309 to 298 votes in Parliament now allows the virtually unchallenged Tory heir to the throne, Boris Johnson, to maintain his fantastical vision of a Brexit future. A future where his 'no deal' threat is supposed to force the EU into compliance and which will actually lead to new depths of impoverishment for millions - even should any emergency measures be temporarily accepted. If the 8 had abstained, as 13 other Labour MPs did, then Boris (and the mini-Borises') would have started to lose their platforms. The Tories would then have split under pressure of Farage's Brexit party and there would likely have been a very early, anti-Tory, General Election.

What is the engine driving these degenerate acts? Undoubtedly sickening self-aggrandisement generally contests with basic fear among those MPs who identify themselves as the masters of politics and the arbiter of all important decisions. They turn the (very rare) major, contested, political issues in Parliament into the smallest scraps of individual consequence. More significant than the psychology of the hangers on of the political class is the utterly false understanding of the meaning of Brexit itself. It is not addressed as it should be understood, that is from the point of view of the interests of the working class (which is supposedly the basis for the Labour Party's political representation.)

The fundamental object of a political party is to change (solidify or reverse) the conditions of the majority of the people. The drastic decline of Britain's majority, in contrast to every generation since 1945, means that it falls to the Labour Party to reverse the big trends that have created that condition. Uniquely (in Europe) the current British Labour Party not only has a chance to form a government, but it does so on the basis of a radical program of reforms.

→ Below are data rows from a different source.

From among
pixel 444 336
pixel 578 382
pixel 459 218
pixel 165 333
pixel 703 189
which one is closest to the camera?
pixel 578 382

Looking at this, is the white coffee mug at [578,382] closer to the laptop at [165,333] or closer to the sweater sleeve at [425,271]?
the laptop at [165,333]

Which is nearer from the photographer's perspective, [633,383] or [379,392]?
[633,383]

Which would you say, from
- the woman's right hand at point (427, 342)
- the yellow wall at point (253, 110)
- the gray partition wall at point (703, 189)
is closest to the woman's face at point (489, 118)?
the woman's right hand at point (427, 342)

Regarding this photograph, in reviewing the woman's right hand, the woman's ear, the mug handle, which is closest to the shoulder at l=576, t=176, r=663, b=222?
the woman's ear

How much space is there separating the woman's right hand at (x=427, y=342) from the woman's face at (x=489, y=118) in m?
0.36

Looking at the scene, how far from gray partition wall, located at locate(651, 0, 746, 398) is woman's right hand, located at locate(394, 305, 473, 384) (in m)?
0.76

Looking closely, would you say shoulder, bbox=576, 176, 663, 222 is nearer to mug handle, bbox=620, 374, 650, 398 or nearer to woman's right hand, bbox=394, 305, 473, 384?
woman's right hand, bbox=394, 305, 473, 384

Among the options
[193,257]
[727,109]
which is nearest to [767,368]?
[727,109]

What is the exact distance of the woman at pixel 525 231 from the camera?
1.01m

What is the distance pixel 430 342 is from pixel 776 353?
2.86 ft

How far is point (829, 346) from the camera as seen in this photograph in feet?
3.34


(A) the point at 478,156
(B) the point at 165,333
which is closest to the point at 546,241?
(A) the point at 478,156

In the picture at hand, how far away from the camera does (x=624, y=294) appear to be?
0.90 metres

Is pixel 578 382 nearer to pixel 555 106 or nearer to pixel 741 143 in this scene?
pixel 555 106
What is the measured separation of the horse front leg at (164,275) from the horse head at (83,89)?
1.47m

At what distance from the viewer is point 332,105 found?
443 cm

And this is by far the most important issue in British politics today.

Throughout political history, the most effective changes, including the development of democracy itself, are mostly created by the sustained mobilisation of ordinary people in all the areas of day-to-day life. (The 'yellow vest' movement in France is such an example.) While there have been mass actions in Britain in the last three years, from the point of view of many (but far from all) ordinary people, they have been wracked by the Brexit issue and not focused on action needed against their sinking conditions. Instead it is Brexit that has (deliberately) stood as a symbol of the capacity of ordinary people to change things, which has stirred a third of Britain's population but is of course a genuine fake! And this idea has been heated by classes on the margins of Britain's dominant rulers and by political movements that define a whole system of society by its local enemies rather than any of the great issues of life.

While attachment or otherwise to the EU is a serious question, it is, in reality, utterly subordinate to the immediate changes necessary and possible in Britain's society. The EU is not a neutral organisation. It is the largest international block against radical reform in the UK (or elsewhere in Europe.) But today's question is getting rid of the Tories and backing a new, radical government. (The Peterborough bi-election is a hint that it is possible to get beyond Brexit in a strongly Brexit borough.) The last thing it involves is defending, as our 8 Labour MP's did, a Tory Brexit which is meant to prepare a Tory election victory in 2 years time.

In the way that history can begin with the end, so the mass movements to come in Britain will probably be those which take the cautious reforms of Corbyn's Labour and turn them into the actions that challenge a whole system of society. But it is that door, winning a Corbyn government not fiddling with this or that version of Brexit, that must be opened now.